» **TEXTO MOSTRADO**:
El presidente de Colombia, Gustavo Petro, decretó un aumento histórico del salario mínimo para 2026, fijándolo en 2 millones de pesos mensuales, lo que representa un incremento de más de 23 % respecto al 2025 y beneficiará a unos 2,4 millones de trabajadores formales del país.
El Gobierno justificó la decisión como parte de una política para mejorar el poder adquisitivo y reducir la desigualdad, señalando que el salario mínimo debe garantizar condiciones de vida dignas para las familias colombianas. Petro aseguró que la medida impulsará la demanda interna y contribuirá a la generación de empleo y crecimiento económico, además de poner en marcha un concepto de “salario vital familiar”.
El anuncio ocurre en un contexto de presiones inflacionarias persistentes y tasas de interés elevadas, en un entorno económico complejo para el país.

» **REGISTROS EXTRAÍDOS**:
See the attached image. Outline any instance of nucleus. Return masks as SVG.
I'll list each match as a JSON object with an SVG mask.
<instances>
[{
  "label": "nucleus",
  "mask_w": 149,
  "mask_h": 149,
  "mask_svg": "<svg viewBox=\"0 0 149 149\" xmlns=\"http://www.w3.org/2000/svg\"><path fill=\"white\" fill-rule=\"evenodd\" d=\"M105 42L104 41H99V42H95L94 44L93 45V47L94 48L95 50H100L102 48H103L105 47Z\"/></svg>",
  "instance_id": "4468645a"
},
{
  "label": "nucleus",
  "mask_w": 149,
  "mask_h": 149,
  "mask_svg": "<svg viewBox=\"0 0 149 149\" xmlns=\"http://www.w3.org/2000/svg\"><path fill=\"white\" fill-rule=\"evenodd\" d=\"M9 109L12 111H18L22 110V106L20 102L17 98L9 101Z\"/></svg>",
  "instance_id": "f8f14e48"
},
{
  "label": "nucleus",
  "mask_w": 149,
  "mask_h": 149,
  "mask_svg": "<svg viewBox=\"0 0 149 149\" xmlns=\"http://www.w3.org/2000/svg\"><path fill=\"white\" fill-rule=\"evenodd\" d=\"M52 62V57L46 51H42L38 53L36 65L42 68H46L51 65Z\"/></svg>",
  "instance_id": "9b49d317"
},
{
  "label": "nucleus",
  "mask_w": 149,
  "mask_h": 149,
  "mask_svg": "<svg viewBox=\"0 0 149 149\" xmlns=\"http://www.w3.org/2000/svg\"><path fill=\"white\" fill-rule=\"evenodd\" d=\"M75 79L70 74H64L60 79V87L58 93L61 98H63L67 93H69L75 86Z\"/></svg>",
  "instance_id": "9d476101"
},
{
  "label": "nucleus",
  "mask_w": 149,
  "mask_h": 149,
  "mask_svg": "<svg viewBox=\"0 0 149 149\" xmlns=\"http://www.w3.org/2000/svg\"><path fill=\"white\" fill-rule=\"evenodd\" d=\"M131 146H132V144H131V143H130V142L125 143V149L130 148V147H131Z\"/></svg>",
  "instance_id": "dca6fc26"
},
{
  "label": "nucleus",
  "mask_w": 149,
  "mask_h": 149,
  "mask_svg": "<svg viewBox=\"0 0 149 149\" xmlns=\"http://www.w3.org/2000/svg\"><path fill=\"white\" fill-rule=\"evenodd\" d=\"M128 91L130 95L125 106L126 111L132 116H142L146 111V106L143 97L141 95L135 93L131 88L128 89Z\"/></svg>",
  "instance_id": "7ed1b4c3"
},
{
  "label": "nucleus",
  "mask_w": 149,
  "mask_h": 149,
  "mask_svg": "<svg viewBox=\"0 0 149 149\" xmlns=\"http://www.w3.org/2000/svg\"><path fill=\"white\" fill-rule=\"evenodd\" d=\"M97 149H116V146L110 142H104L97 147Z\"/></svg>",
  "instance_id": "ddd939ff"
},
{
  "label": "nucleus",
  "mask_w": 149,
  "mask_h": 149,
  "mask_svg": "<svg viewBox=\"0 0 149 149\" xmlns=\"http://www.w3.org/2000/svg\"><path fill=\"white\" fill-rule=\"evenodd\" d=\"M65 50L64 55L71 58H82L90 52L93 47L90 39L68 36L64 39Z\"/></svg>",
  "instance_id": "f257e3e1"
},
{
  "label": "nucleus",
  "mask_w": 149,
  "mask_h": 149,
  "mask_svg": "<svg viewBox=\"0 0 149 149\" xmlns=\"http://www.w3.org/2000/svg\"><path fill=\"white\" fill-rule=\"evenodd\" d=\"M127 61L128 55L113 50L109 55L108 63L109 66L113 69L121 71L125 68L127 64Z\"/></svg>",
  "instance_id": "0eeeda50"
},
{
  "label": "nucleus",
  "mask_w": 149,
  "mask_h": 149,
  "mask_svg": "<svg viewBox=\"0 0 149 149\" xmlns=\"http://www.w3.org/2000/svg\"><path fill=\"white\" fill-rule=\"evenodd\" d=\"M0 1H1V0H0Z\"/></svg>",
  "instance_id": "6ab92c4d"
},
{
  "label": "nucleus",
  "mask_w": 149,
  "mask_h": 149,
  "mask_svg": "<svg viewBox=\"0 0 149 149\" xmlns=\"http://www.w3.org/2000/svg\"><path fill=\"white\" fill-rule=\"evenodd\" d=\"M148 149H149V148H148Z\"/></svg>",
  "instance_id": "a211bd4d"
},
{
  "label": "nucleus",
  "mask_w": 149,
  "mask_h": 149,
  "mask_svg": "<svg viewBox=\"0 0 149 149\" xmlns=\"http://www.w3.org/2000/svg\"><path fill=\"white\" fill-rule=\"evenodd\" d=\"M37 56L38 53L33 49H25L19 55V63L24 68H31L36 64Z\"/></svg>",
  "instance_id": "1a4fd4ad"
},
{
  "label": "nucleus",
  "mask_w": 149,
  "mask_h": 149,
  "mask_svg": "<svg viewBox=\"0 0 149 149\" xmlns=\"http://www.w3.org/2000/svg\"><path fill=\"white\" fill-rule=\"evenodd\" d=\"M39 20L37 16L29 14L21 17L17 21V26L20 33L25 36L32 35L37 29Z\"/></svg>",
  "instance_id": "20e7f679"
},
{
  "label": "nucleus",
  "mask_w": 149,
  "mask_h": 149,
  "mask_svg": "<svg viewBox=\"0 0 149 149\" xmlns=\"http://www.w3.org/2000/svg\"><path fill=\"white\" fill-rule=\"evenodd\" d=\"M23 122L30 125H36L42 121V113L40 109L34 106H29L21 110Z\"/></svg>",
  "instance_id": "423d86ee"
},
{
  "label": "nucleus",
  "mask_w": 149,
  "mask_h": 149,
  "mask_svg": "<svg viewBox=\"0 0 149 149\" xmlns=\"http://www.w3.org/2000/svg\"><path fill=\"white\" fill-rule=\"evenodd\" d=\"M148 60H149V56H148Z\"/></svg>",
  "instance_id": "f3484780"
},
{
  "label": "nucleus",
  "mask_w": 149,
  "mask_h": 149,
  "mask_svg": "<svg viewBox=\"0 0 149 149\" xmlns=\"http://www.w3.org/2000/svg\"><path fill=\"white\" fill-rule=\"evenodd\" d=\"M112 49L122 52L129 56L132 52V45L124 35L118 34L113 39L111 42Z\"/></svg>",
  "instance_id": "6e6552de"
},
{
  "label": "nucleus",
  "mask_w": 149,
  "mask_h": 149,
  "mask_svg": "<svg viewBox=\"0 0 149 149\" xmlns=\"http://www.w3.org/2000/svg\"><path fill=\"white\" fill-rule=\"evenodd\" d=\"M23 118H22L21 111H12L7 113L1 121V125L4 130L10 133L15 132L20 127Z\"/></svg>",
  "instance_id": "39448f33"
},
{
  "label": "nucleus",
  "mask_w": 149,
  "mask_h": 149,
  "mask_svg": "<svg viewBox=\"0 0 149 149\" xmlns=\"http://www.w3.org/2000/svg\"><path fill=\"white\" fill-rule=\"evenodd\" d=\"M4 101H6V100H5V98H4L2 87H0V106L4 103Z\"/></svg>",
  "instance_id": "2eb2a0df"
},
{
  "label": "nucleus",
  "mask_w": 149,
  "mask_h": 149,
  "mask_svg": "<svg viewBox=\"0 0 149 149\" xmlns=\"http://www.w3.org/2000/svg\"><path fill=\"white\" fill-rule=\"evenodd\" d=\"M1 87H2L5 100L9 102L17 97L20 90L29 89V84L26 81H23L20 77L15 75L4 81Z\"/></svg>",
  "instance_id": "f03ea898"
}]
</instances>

» **TRABAJO POR HACER**:
1. Explica en una a tres oraciones cómo justificó el Gobierno el aumento del salario mínimo, según el texto sobre el salario mínimo en Colombia.
2. Continúa, por favor, el texto sobre el salario mínimo en Colombia a partir de su última oración.

» **RESPUESTAS**:
1. El Gobierno lo presentó como parte de una política para mejorar el poder adquisitivo y reducir la desigualdad, pues el salario mínimo debe garantizar condiciones de vida dignas para las familias colombianas. Petro añadió que la medida impulsará la demanda interna y contribuirá a la generación de empleo y al crecimiento económico.

2.
Analistas han alertado que un salto salarial de esta magnitud podría intensificar la inflación, encarecer el crédito y ejercer presión sobre las finanzas públicas, además de afectar la competitividad de pequeñas y medianas empresas en un escenario con elevada informalidad laboral.
Líderes políticos de oposición y gremios empresariales han calificado la medida de populista o irresponsable, anticipando efectos adversos tanto en el empleo formal como en la estabilidad económica del país.